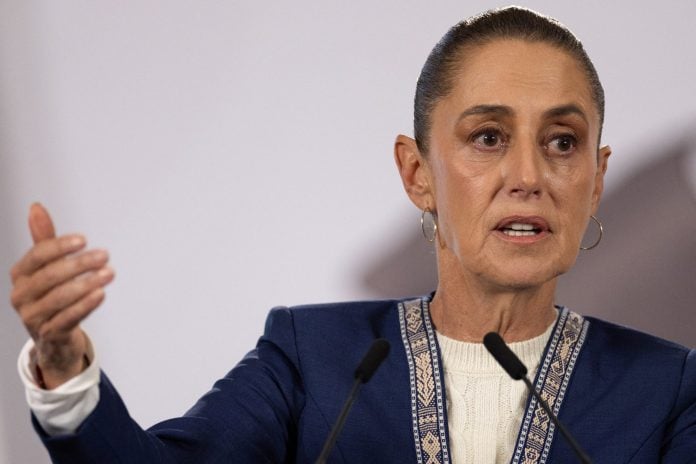 Κλ. Σέινμπαουμ: Ιδιώτες ζητούν να αγοράσουν πετρέλαιο και να το μεταπωλήσουν σε κουβανικές εταιρείες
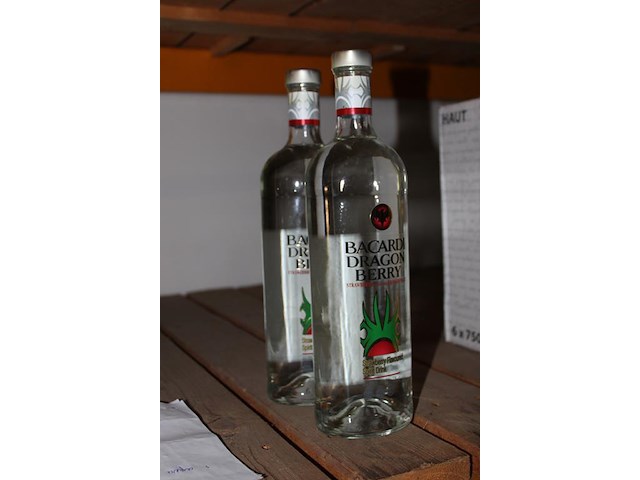 Twee flessen bacardi dragon berry. - afbeelding 2 van  2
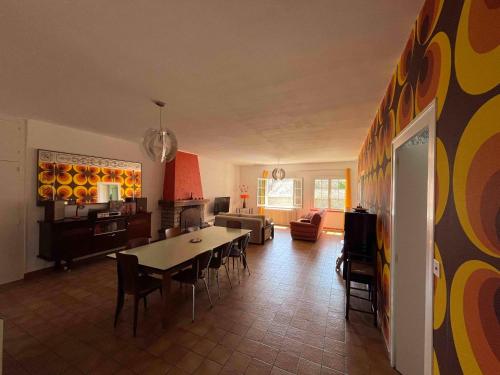 Koplietošanas atpūtas telpa ar TV, Gîte 6 à 8 personnes calme et repos (Gite 6 a 8 personnes calme et repos) in Saint-Martin-les-Melle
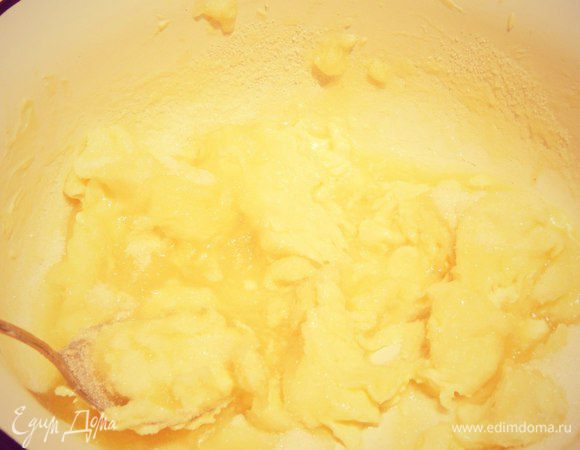 Добавляем сахар. Растираем до растворения сахара и получения пышности.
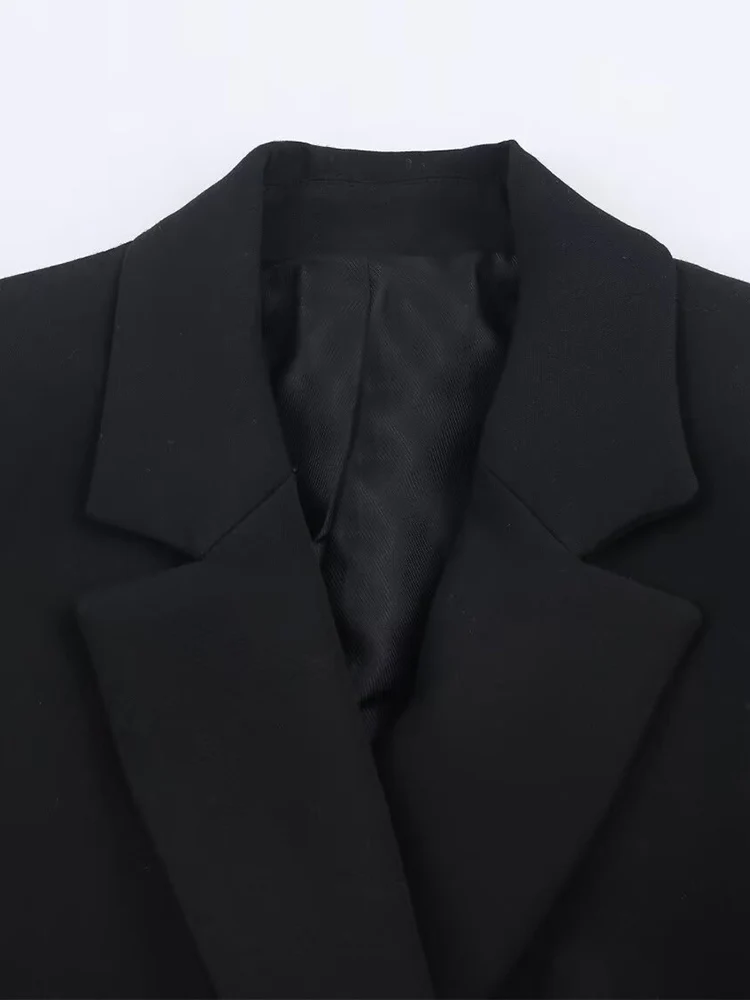 European-style new women's fashionable and versatile elegant lapel suit jacket with shoulder pads and buckle details.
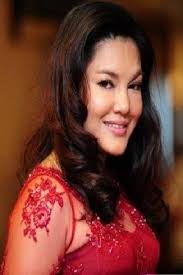 Cast & Crew for Leftenan Adnan (2000)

*ACTIVITY*
Could you reproduce every line of the listing above word for word, leaving the pictures out of your answer?

*ANSWER FOR THE TASK*
 Κλ. Σέινμπαουμ: Ιδιώτες ζητούν να αγοράσουν πετρέλαιο και να το μεταπωλήσουν σε κουβανικές εταιρείες
 Twee flessen bacardi dragon berry. - afbeelding 2 van  2
 Koplietošanas atpūtas telpa ar TV, Gîte 6 à 8 personnes calme et repos (Gite 6 a 8 personnes calme et repos) in Saint-Martin-les-Melle
 Добавляем сахар. Растираем до растворения сахара и получения пышности.
 European-style new women's fashionable and versatile elegant lapel suit jacket with shoulder pads and buckle details.
 Cast & Crew for Leftenan Adnan (2000)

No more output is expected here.